Diplômée en génie civil de l’École nationale d’ingénieurs de Tunis (ENIT), Sarra Zaâfrani Zenzri a également obtenu un diplôme de spécialisation en génie géotechnique de l’Université de Hanovre en Allemagne. Pour renforcer ses compétences en administration publique, elle a suivi des formations à l’Institut de Défense nationale et à l’École nationale d’administration (ENA).
À l’automne 2019, elle a complété un cycle de formation en politiques publiques, renforçant son expertise en gestion étatique.
Entrée dans la fonction publique en 1989, elle intègre le ministère de l’Équipement, de l’Habitat et de l’Infrastructure en tant qu’ingénieure à la direction des Ponts et Chaussées.
En 1992, elle est promue cheffe du service des ouvrages spéciaux, où elle supervise de grands projets d’infrastructure. Elle atteint le grade d’ingénieur général en 2010.
En janvier 2014, elle prend la direction générale de l’unité de gestion par objectifs, chargée du suivi des projets autoroutiers et de la libération des emprises foncières urbaines.
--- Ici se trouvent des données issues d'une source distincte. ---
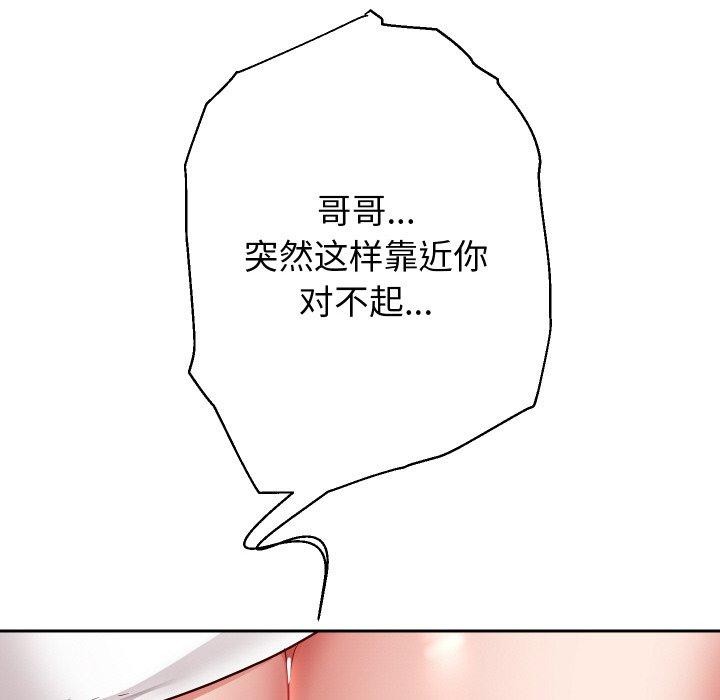 96P - 重生之长枪无敌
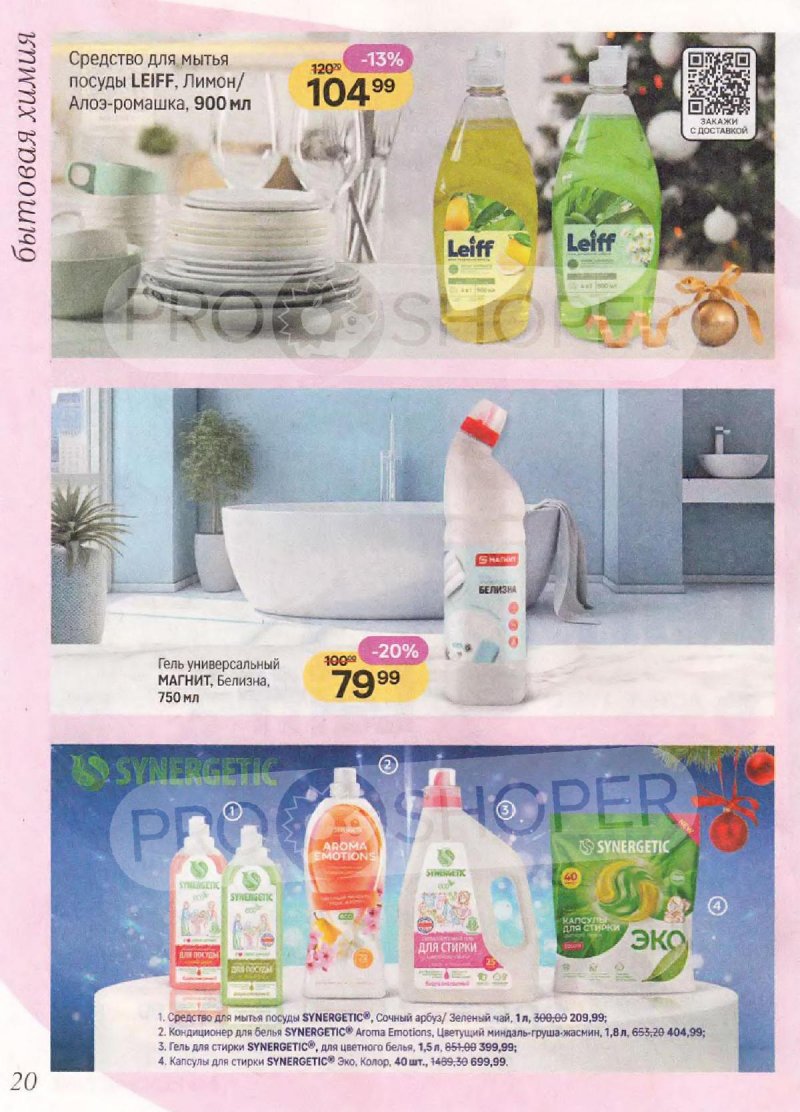 Акции в Магнит Косметик с 10 декабря 2025 по 7 января 2026 года — Москва страница 20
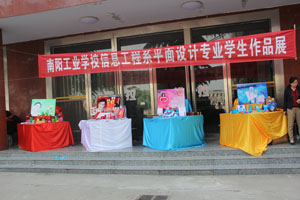南阳工业学校平面设计学生作品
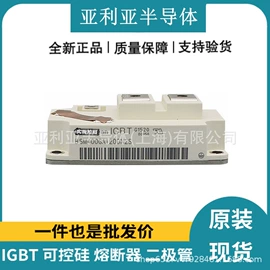 IGBT模块;集成电路;普通晶闸管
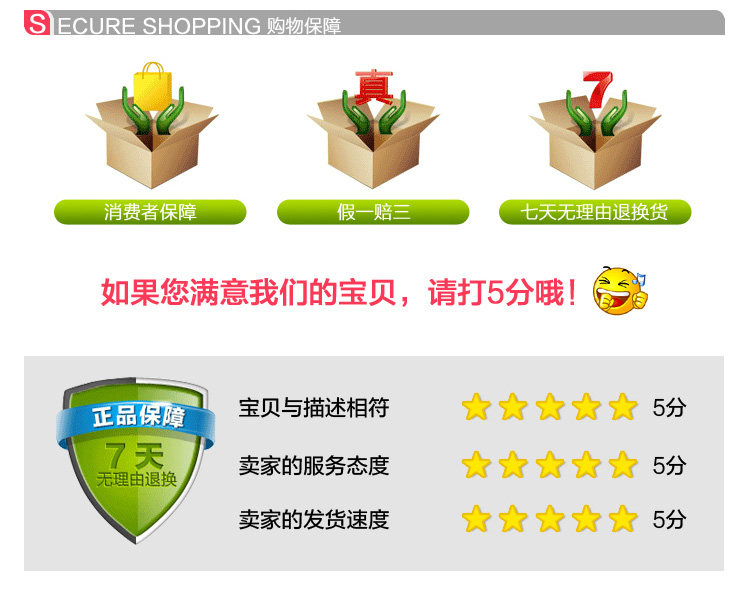 Corset en nylon - Ref 677452 Image 8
En octobre 2021, elle entre au gouvernement Najla Bouden en tant que ministre de l’Équipement et de l’Habitat. Elle s’y distingue par son efficacité dans le suivi des grands chantiers nationaux.
Désignée Cheffe du gouvernement en mars 2025, Sarra Zaâfrani Zenzri incarne le profil technocratique. Sans affiliation partisane connue, elle est perçue comme une fonctionnaire efficace et intègre, dotée d’une maîtrise des rouages administratifs. Polyglotte, elle parle arabe, français, anglais et allemand, un atout pour représenter la Tunisie sur la scène internationale. Elle incarne le profil technocratique en ces temps où la Tunisie est confrontée à de graves difficultés économiques et financières, avec une croissance poussive de 0,4% en 2024, un taux de chômage de 16% et une dette équivalente à environ 80% de son produit intérieur brut (PIB).
Sa nomination conforte la démarche du président visant à confier les rênes du pouvoir à des personnalités expérimentées et neutres politiquement.